25 de Junho de 2026 às 18:04

O governo brasileiro enviará alimentos, água e medicamentos à Venezuela após dois terremotos de magnitude 7,2 e 7,5. Os sismos causaram 188 mortes, 1.520 feridos, 24 mil desaparecidos e o colapso de 250 edifícios. Brasil, Estados Unidos e países europeus mobilizaram ajuda humanitária e equipes de resgate

O governo brasileiro organizará o envio de suprimentos básicos, incluindo alimentos, água e medicamentos, para auxiliar a Venezuela após dois terremotos devastadores que atingiram o país na última quarta-feira (24). A medida foi anunciada pelo presidente Luiz Inácio Lula da Silva, que tratou das consequências do desastre em conversa com a presidente venezuelana, Delcy Rodríguez.
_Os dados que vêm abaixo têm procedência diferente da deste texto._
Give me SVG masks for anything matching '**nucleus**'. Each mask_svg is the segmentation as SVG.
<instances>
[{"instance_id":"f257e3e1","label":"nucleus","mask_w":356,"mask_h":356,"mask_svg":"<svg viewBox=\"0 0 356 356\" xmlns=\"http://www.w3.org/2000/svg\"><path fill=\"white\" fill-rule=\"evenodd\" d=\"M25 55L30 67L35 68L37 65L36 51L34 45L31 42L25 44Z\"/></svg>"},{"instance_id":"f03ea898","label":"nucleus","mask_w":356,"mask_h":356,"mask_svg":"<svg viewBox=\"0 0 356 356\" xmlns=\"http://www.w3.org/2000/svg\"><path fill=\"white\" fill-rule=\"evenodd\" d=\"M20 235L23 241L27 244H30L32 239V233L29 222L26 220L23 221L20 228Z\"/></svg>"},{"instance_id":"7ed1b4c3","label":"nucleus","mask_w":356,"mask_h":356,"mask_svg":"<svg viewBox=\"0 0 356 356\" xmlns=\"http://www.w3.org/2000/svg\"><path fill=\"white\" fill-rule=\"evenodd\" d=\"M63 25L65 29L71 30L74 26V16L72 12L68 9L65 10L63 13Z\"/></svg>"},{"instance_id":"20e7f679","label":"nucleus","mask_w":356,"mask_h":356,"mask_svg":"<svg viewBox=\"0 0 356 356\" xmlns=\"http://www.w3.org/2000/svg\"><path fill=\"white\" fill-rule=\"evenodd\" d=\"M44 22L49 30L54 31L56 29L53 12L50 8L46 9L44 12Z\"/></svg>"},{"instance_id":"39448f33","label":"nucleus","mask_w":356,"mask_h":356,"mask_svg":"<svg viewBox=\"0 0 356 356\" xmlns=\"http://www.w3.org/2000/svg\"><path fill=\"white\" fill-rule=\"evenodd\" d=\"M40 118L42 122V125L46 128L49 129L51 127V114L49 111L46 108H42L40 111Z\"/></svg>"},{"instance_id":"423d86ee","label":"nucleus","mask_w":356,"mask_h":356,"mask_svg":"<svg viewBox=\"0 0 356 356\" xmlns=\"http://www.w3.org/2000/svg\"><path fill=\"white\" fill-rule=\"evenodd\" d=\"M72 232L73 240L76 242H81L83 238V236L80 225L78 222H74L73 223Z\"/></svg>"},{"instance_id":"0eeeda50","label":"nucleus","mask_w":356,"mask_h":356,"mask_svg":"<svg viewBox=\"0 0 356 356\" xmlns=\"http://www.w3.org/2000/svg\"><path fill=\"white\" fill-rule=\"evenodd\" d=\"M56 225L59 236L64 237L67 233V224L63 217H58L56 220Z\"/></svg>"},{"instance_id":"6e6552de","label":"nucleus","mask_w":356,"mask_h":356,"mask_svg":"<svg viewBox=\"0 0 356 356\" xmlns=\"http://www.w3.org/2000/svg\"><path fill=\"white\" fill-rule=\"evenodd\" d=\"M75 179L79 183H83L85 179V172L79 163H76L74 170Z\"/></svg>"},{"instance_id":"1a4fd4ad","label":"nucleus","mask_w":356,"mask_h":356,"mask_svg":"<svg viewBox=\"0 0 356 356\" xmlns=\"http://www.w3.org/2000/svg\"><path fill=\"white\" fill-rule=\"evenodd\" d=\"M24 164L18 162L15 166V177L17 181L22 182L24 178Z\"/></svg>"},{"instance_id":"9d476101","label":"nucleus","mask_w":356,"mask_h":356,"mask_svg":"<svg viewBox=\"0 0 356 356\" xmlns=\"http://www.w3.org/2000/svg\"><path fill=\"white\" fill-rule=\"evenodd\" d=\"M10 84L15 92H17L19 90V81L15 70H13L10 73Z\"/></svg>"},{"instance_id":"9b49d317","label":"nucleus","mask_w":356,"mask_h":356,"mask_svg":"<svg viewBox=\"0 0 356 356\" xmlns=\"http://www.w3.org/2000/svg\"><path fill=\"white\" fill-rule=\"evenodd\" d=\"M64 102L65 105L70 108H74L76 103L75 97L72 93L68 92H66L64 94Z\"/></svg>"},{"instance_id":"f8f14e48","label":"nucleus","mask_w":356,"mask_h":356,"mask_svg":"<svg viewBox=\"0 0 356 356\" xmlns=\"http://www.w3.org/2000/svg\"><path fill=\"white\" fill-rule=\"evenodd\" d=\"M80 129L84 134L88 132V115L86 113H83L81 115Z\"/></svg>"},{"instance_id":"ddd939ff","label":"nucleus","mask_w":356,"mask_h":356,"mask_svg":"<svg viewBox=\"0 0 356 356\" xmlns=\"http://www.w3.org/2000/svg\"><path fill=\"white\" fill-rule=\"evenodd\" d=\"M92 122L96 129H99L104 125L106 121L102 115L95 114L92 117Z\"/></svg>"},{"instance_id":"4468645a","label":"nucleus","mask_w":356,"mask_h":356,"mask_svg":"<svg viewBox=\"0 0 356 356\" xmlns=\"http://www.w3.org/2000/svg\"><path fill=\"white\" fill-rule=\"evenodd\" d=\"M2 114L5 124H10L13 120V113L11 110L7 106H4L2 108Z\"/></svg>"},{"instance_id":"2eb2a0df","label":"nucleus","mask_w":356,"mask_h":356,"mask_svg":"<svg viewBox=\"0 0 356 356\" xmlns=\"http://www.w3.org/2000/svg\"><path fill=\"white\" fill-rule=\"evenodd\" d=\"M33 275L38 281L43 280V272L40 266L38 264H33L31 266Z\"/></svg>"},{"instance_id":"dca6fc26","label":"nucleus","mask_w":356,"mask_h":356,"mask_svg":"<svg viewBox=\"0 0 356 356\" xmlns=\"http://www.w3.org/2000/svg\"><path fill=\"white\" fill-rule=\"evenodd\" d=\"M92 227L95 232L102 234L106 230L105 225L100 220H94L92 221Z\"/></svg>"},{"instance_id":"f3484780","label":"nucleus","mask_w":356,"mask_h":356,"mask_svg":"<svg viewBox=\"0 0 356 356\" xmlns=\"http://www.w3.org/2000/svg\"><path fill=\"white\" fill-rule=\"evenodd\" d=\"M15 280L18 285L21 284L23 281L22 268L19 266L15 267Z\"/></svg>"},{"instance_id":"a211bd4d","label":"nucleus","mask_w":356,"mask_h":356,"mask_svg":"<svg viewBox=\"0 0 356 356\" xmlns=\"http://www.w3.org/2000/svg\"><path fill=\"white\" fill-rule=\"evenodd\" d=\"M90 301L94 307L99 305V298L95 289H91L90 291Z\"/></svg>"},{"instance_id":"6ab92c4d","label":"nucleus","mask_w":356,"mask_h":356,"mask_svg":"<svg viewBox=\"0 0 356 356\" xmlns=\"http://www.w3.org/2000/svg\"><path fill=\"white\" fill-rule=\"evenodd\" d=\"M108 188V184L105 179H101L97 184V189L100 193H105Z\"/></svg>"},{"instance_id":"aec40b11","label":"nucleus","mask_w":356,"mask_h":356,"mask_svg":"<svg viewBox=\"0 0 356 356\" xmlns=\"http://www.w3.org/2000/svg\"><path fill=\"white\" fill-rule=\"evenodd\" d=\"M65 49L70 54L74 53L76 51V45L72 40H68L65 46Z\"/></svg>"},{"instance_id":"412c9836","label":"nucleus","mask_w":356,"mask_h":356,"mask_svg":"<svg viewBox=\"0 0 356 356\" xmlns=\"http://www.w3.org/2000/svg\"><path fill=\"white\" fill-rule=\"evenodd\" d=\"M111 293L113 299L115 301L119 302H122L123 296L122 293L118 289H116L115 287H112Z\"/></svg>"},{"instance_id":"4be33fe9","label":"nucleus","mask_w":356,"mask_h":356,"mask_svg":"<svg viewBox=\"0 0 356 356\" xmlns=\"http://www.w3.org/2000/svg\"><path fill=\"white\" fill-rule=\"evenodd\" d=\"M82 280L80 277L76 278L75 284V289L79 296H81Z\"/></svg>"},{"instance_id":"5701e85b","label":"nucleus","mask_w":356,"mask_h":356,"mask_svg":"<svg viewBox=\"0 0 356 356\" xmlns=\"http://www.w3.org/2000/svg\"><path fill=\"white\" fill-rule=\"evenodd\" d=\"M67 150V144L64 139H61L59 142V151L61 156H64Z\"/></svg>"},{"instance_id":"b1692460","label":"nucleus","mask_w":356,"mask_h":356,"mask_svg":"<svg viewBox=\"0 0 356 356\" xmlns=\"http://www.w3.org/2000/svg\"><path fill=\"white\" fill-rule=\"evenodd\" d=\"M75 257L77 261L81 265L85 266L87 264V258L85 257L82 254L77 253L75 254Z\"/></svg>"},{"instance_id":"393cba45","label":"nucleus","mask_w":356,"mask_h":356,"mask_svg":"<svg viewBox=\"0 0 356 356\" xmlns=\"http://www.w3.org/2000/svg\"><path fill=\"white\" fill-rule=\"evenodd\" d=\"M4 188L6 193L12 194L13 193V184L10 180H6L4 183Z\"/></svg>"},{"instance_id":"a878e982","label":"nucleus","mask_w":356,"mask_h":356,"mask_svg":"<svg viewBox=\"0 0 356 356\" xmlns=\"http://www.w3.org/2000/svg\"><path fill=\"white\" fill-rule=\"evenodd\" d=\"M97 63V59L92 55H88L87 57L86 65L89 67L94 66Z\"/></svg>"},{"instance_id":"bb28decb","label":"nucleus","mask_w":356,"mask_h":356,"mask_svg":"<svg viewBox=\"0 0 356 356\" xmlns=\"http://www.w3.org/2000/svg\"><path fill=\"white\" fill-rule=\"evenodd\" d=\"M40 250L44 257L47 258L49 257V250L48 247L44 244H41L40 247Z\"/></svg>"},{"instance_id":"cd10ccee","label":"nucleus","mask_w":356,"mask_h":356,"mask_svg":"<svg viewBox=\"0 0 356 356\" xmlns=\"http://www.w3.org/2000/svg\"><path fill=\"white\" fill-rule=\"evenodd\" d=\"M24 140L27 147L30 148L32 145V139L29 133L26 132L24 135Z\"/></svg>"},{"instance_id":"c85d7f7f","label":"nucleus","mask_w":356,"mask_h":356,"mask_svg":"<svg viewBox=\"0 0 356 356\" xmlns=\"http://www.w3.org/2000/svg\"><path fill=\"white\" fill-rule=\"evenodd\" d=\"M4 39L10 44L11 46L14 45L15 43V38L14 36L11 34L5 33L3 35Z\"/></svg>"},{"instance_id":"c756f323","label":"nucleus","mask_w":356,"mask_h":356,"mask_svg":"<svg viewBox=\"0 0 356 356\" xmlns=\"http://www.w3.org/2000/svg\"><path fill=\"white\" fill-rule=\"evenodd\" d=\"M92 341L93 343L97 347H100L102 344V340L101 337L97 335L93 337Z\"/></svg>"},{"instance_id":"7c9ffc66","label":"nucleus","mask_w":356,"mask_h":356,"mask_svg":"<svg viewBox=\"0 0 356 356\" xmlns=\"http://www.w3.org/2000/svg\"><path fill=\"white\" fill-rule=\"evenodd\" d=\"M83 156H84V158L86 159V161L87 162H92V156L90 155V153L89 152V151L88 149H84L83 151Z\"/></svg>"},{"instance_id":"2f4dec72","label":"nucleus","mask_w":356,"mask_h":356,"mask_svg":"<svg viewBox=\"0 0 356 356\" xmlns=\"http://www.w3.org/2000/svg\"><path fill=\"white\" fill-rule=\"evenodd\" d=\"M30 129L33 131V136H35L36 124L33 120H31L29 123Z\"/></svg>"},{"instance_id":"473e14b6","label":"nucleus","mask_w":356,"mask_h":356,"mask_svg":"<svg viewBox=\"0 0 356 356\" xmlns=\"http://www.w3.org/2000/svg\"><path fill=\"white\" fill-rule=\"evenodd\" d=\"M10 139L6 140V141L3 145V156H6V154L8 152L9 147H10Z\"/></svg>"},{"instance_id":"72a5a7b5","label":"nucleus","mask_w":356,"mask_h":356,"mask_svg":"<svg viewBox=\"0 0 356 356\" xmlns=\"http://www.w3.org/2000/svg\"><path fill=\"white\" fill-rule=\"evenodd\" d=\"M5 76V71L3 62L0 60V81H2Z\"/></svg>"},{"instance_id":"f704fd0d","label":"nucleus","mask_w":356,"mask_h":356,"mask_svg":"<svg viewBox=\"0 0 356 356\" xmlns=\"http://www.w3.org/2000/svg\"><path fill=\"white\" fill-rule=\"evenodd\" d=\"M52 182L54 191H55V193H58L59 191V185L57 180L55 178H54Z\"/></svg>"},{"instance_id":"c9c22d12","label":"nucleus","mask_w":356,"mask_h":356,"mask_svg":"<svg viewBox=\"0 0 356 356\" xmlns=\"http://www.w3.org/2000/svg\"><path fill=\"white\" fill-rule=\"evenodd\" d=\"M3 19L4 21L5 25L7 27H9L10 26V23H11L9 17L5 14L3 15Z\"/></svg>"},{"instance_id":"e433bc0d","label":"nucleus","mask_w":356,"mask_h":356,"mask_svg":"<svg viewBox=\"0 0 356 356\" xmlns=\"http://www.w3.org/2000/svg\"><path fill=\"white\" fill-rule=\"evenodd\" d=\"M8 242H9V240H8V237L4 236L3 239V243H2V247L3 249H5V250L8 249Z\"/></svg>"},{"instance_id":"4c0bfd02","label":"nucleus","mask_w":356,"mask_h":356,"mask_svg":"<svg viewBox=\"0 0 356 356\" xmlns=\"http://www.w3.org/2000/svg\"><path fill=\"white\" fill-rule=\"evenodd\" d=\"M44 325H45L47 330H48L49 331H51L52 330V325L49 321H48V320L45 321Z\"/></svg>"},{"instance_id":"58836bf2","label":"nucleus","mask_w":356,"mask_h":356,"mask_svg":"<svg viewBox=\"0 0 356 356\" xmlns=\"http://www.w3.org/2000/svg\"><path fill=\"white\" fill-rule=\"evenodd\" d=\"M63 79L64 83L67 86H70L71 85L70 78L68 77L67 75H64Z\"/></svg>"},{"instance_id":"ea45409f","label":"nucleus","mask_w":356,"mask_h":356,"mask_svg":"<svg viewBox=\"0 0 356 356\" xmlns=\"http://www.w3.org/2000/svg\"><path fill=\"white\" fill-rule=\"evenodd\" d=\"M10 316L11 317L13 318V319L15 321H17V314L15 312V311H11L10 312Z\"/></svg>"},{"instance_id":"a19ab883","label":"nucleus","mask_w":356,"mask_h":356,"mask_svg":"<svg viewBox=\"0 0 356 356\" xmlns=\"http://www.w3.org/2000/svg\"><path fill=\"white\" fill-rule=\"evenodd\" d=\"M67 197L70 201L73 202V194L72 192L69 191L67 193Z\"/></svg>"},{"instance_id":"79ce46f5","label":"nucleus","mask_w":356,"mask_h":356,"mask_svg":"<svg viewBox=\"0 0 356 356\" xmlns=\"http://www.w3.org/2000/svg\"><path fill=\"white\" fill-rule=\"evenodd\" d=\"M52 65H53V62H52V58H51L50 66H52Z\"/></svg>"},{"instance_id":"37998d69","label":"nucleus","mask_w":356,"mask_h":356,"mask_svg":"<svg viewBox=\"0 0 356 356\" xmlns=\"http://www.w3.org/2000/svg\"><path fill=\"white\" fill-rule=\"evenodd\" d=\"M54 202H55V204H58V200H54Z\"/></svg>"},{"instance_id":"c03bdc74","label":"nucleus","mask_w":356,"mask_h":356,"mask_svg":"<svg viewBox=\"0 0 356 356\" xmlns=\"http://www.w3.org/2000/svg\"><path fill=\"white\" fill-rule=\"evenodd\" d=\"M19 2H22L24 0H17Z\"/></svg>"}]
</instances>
Os sismos, os mais potentes registrados na região em mais de um século, ocorreram com menos de um minuto de intervalo e com epicentros distantes apenas cinco quilômetros entre si. O tremor de maior intensidade teve origem em El Guayabo, a 168 km de Caracas. A magnitude dos abalos, fixada em 7,2 e 7,5, somada à baixa profundidade dos sismos, potencializou a destruição, resultando no colapso de 250 edifícios, conforme dados do presidente do Parlamento venezuelano, Jorge Rodríguez.

O balanço provisório de vítimas, atualizado nesta quinta-feira (25), contabiliza 188 mortos e 1.520 feridos. Outras 200 pessoas permanecem presas sob escombros, enquanto grupos de moradores que buscam por parentes já registram a existência de 24 mil desaparecidos.

A devastação atingiu severamente a capital Caracas e cidades costeiras vizinhas, como La Guaira. Devido à gravidade da situação, o aeroporto internacional de Caracas foi fechado. Para apoiar as operações de socorro, o Brasil, os Estados Unidos e países da Europa mobilizaram o envio de ajuda humanitária e equipes especializadas em resgate para atuar na localização de sobreviventes.